Positive: float_ssim and float_ms_ssim are now byte-for-byte identical between scalar, AVX2, and AVX-512 at --precision max on both the Netflix normal pair and the checkerboard pair. The fork's "SIMD float paths match scalar bit-for-bit" claim (PR #18) holds on the SSIM surface too. Netflix golden assertAlmostEqual(places=N) asserts unchanged (they already passed before; they still pass).
Negative: The SIMD inner loop does 8 / 16 scalar doubles per block instead of vector float for the final reduction stage. Expected perf impact is small because the compute-heavy ops (srsc, divisions) stay vectorised, but the bench should confirm. Added ~30 LoC per SIMD file (temp buffers + scalar reduction loop) against ~20 LoC removed.
Neutral / follow-ups:
core/src/feature/AGENTS.md rebase invariant: any future upstream-port that changes ssim_accumulate_default_scalar must preserve the 2.0 * double-precision literal and the float → double promotion of sv — both are load-bearing for the SIMD bit-exactness match. If upstream changes the scalar, both SIMD variants need a matching change.
CHANGELOG.md "lusoris fork" entry under "Fixed".
docs/rebase-notes.md entry documenting the per-lane scalar reduction pattern so rebase conflicts on ssim_accumulate_* are resolved in favour of the fork's bit-exact pattern.

Reproducer (for PR description):

vmaf --cpumask 255 ... --feature float_ms_ssim --precision max -o scalar.xml
vmaf --cpumask 16  ... --feature float_ms_ssim --precision max -o avx2.xml
vmaf              ... --feature float_ms_ssim --precision max -o avx512.xml
diff <(grep -v '<fyi fps' scalar.xml) <(grep -v '<fyi fps' avx2.xml)    # empty
diff <(grep -v '<fyi fps' scalar.xml) <(grep -v '<fyi fps' avx512.xml)  # empty

References¶

Source: user popup (2026-04-21) — "Fix to bit-exact now (extend this PR)" chosen over revert / dedicated-follow-up / keep-as-is after the convolve PR investigation surfaced the residual ~0.13 float-ULP drift on MS-SSIM.
Related ADRs: ADR-0138 — companion bit-exact convolve fast path. ADR-0108 — six deep-dive deliverables apply.
Scalar reference: ssim_accumulate_default_scalar in ssim_tools.c.
Prior attempt at bit-exactness: PR #18 (f082cfd3) "SIMD bit-identical reductions + CI fixes".
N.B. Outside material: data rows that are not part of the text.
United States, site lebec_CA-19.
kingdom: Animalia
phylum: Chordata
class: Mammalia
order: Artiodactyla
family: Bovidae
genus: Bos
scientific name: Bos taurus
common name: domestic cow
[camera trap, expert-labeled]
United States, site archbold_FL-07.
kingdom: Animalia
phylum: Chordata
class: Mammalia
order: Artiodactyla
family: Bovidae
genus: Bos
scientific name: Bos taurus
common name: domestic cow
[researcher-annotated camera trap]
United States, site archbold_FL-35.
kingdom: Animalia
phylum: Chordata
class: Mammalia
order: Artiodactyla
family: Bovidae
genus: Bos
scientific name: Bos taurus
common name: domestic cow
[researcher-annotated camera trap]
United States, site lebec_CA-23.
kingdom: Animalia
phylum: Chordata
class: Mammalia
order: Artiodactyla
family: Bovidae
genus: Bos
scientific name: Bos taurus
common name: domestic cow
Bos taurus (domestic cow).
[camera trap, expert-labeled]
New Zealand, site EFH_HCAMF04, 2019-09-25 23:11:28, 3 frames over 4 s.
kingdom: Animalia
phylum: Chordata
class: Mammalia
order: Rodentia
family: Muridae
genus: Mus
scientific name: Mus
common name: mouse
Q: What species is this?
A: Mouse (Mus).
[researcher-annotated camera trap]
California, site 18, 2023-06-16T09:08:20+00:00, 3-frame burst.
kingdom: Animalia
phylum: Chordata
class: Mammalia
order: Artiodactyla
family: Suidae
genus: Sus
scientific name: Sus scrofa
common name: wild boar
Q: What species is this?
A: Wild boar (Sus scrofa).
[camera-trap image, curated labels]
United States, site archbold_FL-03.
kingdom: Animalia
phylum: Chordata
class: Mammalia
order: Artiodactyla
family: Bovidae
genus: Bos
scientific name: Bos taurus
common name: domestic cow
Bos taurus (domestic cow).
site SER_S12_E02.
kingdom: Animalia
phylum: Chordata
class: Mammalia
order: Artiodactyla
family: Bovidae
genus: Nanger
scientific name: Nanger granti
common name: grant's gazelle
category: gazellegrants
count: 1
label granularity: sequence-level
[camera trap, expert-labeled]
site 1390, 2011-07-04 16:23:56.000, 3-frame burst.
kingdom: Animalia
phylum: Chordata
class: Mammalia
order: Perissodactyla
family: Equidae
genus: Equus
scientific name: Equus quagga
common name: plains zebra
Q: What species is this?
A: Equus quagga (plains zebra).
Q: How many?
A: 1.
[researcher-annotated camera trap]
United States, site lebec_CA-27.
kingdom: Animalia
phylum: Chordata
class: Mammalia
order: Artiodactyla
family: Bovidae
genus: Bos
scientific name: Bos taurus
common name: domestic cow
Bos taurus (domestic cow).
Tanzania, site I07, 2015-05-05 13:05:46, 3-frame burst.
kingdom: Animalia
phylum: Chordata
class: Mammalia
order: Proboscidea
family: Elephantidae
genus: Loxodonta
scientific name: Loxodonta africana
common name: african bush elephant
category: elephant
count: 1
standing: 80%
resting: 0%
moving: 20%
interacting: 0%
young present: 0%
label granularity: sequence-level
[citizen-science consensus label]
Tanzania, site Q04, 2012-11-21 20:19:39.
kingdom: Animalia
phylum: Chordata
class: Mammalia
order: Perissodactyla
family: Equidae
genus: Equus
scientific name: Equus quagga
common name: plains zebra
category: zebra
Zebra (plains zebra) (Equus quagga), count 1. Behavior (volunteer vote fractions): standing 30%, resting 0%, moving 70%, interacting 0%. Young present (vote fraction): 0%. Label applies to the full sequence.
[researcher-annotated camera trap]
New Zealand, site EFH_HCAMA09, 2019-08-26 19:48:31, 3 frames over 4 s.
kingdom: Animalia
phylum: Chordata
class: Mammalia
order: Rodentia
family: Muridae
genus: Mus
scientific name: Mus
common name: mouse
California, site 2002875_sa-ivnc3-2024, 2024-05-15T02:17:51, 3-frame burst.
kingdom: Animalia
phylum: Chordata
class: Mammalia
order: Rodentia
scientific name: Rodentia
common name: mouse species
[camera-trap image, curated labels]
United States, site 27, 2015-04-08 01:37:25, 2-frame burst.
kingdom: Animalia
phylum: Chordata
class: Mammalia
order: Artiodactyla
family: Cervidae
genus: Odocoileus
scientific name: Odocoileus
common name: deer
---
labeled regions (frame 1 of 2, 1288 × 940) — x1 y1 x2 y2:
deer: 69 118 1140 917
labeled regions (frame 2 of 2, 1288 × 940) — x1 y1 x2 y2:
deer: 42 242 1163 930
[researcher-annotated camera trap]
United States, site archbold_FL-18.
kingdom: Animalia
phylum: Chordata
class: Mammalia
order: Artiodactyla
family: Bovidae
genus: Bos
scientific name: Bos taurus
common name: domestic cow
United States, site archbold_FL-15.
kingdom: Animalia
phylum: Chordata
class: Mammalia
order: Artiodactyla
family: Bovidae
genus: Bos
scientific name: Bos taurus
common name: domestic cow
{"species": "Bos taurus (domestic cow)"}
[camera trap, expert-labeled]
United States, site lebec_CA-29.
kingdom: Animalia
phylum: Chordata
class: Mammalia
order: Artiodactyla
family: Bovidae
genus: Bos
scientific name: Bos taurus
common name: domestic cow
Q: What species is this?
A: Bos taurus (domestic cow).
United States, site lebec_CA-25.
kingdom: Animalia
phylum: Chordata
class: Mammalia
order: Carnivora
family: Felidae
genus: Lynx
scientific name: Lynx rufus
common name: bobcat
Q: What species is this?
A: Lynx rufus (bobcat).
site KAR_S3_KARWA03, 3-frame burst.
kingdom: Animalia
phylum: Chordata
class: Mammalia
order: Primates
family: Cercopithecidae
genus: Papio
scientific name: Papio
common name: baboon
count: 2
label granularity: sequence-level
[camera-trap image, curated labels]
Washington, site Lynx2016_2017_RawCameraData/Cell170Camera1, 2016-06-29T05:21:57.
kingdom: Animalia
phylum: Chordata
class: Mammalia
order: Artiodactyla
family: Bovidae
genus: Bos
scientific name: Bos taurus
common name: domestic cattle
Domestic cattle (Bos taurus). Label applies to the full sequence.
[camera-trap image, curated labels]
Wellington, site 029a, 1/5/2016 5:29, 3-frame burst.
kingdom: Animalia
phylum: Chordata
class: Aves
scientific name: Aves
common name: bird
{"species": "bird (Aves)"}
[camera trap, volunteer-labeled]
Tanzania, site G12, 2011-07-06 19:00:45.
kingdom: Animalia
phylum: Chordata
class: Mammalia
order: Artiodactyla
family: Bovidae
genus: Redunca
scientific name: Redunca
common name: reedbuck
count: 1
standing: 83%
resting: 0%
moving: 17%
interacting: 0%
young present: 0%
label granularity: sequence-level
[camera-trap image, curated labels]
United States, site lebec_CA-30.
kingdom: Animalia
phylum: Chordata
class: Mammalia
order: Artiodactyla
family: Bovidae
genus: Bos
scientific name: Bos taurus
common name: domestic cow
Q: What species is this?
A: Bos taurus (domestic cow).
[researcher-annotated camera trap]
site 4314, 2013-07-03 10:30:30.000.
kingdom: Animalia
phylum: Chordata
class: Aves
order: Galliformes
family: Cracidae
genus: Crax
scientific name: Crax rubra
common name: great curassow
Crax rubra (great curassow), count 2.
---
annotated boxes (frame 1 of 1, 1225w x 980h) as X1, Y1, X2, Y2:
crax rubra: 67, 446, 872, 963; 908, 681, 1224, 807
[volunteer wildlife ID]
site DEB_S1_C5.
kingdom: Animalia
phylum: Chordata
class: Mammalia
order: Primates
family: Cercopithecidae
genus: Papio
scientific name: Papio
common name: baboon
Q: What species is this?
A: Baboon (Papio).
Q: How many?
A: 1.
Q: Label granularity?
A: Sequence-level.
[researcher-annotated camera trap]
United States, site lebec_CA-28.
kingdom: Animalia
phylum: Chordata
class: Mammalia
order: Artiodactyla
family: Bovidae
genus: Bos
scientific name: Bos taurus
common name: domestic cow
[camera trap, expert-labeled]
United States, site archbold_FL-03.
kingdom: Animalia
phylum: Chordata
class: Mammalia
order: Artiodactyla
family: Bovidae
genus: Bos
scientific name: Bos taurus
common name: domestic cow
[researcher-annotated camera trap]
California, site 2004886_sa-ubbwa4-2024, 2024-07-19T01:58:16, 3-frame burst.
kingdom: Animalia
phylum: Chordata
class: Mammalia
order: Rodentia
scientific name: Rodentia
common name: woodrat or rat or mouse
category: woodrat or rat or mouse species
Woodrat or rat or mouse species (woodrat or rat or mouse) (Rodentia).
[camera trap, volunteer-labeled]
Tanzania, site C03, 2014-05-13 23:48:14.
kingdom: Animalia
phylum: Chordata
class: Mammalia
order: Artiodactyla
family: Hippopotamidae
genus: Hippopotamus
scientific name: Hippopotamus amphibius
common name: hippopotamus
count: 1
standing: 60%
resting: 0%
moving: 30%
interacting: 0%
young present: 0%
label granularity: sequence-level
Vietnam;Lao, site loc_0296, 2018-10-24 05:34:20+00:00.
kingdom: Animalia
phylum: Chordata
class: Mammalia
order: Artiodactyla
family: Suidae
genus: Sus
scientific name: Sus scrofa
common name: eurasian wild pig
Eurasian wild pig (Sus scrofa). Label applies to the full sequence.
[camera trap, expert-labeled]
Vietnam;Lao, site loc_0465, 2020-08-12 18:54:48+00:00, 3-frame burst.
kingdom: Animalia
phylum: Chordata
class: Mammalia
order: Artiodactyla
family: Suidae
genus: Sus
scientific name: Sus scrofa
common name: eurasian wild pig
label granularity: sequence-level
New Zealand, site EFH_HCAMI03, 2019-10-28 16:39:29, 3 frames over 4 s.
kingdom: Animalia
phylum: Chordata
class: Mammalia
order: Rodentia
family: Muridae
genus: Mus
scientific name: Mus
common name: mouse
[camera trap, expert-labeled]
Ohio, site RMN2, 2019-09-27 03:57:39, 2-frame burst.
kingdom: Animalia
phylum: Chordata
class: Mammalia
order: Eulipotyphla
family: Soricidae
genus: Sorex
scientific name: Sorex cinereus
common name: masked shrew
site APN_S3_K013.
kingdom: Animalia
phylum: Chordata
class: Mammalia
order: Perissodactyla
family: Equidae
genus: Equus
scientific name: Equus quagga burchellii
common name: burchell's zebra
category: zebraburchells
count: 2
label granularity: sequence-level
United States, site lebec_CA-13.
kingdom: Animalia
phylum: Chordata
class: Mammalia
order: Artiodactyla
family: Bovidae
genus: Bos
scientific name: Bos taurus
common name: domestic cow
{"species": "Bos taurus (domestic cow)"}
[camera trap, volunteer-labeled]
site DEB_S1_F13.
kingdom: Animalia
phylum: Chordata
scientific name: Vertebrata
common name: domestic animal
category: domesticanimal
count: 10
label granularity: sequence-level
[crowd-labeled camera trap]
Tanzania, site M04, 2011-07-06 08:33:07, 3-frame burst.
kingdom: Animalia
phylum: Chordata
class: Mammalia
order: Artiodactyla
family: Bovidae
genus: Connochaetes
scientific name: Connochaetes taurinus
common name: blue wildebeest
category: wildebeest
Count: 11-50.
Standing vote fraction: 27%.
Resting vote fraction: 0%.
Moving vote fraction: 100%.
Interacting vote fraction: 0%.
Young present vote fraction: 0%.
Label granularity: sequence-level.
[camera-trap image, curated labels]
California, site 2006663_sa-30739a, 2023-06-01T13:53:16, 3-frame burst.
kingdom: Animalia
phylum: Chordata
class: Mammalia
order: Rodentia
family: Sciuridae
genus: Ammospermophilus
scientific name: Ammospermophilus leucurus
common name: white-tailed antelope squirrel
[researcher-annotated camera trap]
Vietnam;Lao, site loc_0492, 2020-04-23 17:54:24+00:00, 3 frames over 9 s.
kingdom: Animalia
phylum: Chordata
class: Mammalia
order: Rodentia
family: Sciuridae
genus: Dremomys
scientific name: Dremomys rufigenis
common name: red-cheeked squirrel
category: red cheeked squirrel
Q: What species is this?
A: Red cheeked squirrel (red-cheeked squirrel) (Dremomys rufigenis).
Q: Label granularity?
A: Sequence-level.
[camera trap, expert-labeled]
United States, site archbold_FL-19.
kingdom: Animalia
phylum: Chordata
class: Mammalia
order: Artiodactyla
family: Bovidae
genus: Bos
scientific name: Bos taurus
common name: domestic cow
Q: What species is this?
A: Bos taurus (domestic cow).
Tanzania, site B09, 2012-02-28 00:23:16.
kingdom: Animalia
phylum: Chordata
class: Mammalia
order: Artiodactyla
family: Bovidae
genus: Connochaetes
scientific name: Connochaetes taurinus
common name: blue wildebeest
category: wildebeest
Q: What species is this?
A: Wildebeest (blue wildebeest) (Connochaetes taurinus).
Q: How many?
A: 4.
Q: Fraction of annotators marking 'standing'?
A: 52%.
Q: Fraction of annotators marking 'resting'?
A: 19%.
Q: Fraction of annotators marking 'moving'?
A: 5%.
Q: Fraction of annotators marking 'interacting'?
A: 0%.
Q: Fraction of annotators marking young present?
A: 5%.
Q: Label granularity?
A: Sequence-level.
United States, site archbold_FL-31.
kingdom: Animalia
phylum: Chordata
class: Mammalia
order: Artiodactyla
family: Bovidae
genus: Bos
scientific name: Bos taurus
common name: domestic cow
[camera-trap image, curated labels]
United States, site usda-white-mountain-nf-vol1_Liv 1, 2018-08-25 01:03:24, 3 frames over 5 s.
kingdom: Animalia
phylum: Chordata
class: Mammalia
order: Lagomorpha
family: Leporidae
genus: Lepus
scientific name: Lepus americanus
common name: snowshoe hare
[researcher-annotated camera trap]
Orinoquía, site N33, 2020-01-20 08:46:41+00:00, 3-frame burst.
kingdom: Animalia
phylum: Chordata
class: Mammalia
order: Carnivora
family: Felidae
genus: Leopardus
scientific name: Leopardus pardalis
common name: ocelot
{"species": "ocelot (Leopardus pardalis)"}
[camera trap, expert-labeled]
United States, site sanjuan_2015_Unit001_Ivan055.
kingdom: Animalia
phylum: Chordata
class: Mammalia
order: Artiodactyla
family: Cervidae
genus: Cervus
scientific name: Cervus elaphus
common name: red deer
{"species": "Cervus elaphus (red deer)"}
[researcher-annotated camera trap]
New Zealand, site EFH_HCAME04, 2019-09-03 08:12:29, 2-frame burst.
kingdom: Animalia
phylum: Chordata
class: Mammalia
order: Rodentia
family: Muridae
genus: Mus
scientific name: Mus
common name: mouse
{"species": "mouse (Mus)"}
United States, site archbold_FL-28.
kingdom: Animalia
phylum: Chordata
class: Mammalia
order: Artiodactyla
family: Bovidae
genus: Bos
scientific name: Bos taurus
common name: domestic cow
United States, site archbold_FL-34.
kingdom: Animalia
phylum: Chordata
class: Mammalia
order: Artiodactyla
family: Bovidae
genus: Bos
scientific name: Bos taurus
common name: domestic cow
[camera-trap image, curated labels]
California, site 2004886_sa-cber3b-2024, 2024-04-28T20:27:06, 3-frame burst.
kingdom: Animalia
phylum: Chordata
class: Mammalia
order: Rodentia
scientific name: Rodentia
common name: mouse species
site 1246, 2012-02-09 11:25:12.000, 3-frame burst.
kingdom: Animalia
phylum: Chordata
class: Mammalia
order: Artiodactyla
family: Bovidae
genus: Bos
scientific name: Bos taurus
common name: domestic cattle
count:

Status update 2026-05-08: Accepted¶

Audited as part of the 2026-05-08 ADR Proposed sweep (Research-0086).

Acceptance criteria verified in tree at HEAD 0a8b539e:

core/src/feature/x86/ssim_avx2.{c,h} and ssim_avx512.{c,h} carry the per-lane scalar-double reduction pattern.
ADR-0140 codifies the reduction macro (SIMD_PER_LANE_SCALAR_DOUBLE_REDUCE_AVX2/AVX512) and cites this ADR as the load-bearing rationale for the inline form.
Verification command: ls core/src/feature/x86/ssim_avx2.{c,h} core/src/feature/x86/ssim_avx512.{c,h}.